I said no such thing. Either your reading comprehension skills are completely absent or your are deliberately twisting everybody's replies. I suspect the latter. I said that since the 'traveler' considers himself stationary in his own frame (by definition no less), clock 2 rushes towards him from 36 light minutes away, and this takes 45 minute, which is less than SoL. That makes no statement about what he sees while this is going on. 10 years away as measured in a different frame than your own, yes. If I have a fast enough ship, I can get to the far edge of the galaxy in my lifetime, despite it being 70,000 LY away in the frame of the galaxy. That speed is called proper velocity (dx/dt') and there is no limit of c to it. Normal velocity (dx/dt, or distance and time measured in the same frame) is bounded locally by light speed.

That error has already been pointed out. The example shows clock 3 traveling the light hour in 5/4 hours. That's what it means to be moving at 0.8c. Due to time dilation, clock 3 just happens to have logged only 3/4 hours during that trip. Relative to the clock's own frame, only 45 undilated minutes pass, but it is stationary (by definition), which is hardly traveling faster than SoL. In that frame, clock 2 comes to it at 0.8c, and moves 36 light-minutes during those 45 minutes, which is also less than SoL. 2: As seen some observer A, the incoming clock is seen to go from a light hour away to 'here' in 15 minutes, yes. That's the difference between its actual speed in that frame and the speed of the light the observer is observing.

Yes, it takes 1:15 in the frame of 1st/2nd clock for the 3rd clock to get one LH away. In the frame of that 3rd clock, it is stationary, so it isn't traveling anywhere in the 45 minutes it logs, so it isn't moving faster than light.

Because one and a quarter hours is an hour and 15 minutes, not an hour and 25 minutes.

Not going to watch a 6 minute video to look for where he says that. As swansont points out, there is no such thing as 'the gravity'. It needs to be more specific. The gravitational potential above the surface of some mass is -GM/r, which is proportional to M/r, so perhaps by 'the gravity' he means gravitational potential. It can be expressed in the same units as velocity.

Janus is describing the ballistic theory of light, which is actually a much better fit to Galilean relativity which asserts no preferred frame. One cannot 'continue to see B as "frozen"' '. Light from that moment can at best be measured once, not continuously. Oddly enough, if the missile moves at 2c, with either theory, if they look at a 'stationary' Earth from the missile, Earth will appear to run backwards.
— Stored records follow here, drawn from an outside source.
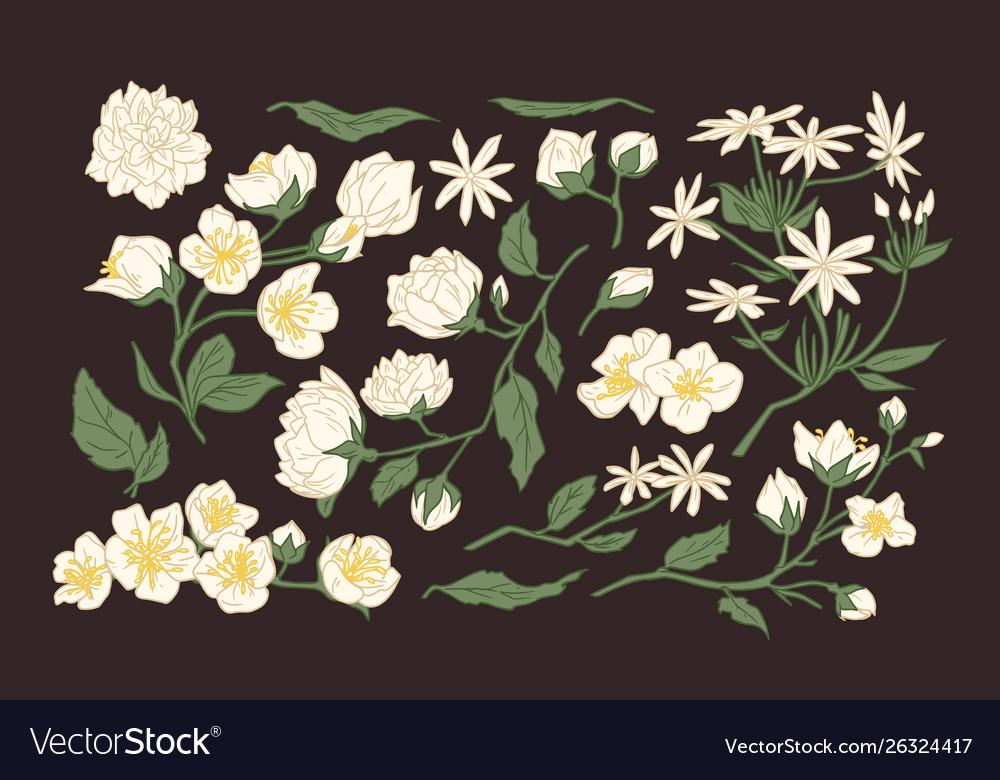 Collection elegant detailed botanical drawings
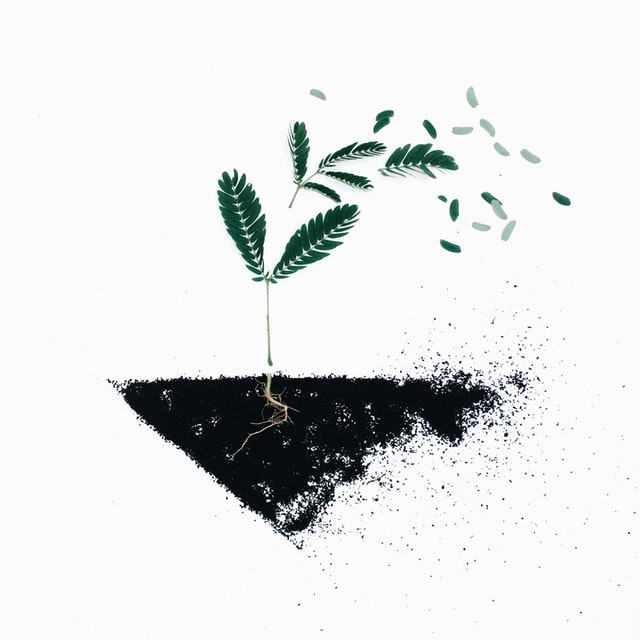 seeds that needs darkness
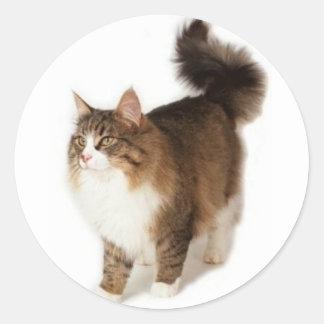 Norwegian Forest Cat Classic Round Sticker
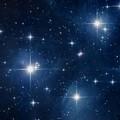 """""""Una pioggia di stelle in bosco"""""""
At 11:00 missile time, it will see Earth at 9:00 given a 10:00 departure. The 9:00 light from Earth gets to the same location as where the missile is at that time. Funny thing is, the image of Earth will appear in front of the missile, not behind it like intuition suggests. Sound works the same way. The post of mine discussed both, but the part to which you responded involved more of a Newtonian preferred-frame ether theory which denies Galilean relativity. Don't get the question. The only measurements you describe are both of them in each other's presence at the time of departure. They both measure 10:00 on both clocks at that time. Not sure what it would mean for those identical observations to 'cancel'.
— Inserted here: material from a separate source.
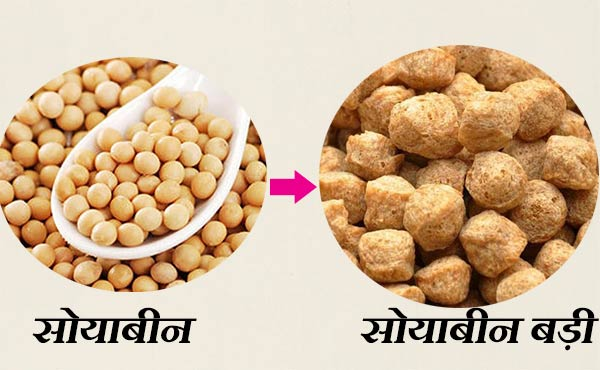 Soya chunks manufacturing business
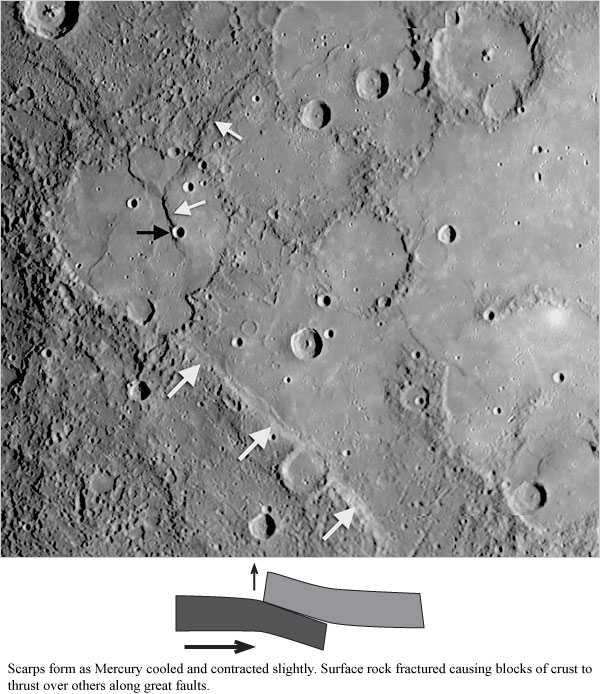Mercury scarps and wrinkle ridges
It depends on what theory Galileo uses. Using the ballistic theory of light, the missile is immediately invisible at A because it is going faster than light, and thus light emitted by it cannot propagate towards A. It can only fall behind. Using a pre-relativity ether theory (Newtonian), and assuming A is stationary in that ether, the missile clock reads 11:00 when it passes C and it takes 2 hours for that light to go back and reach A, so A sees the missile clock ticking at 1/3 rate. In both cases, the missile can see nothing behind it because it is superluminal, similar to how a supersonic aircraft cannot hear any noise from behind. Both theories predict different results than what is actually observed, but the actual theory has no different answer for the problem since it forbids the missile from having a space-like worldline. As you say, relativity forbids that you go there, but the other two theories do not.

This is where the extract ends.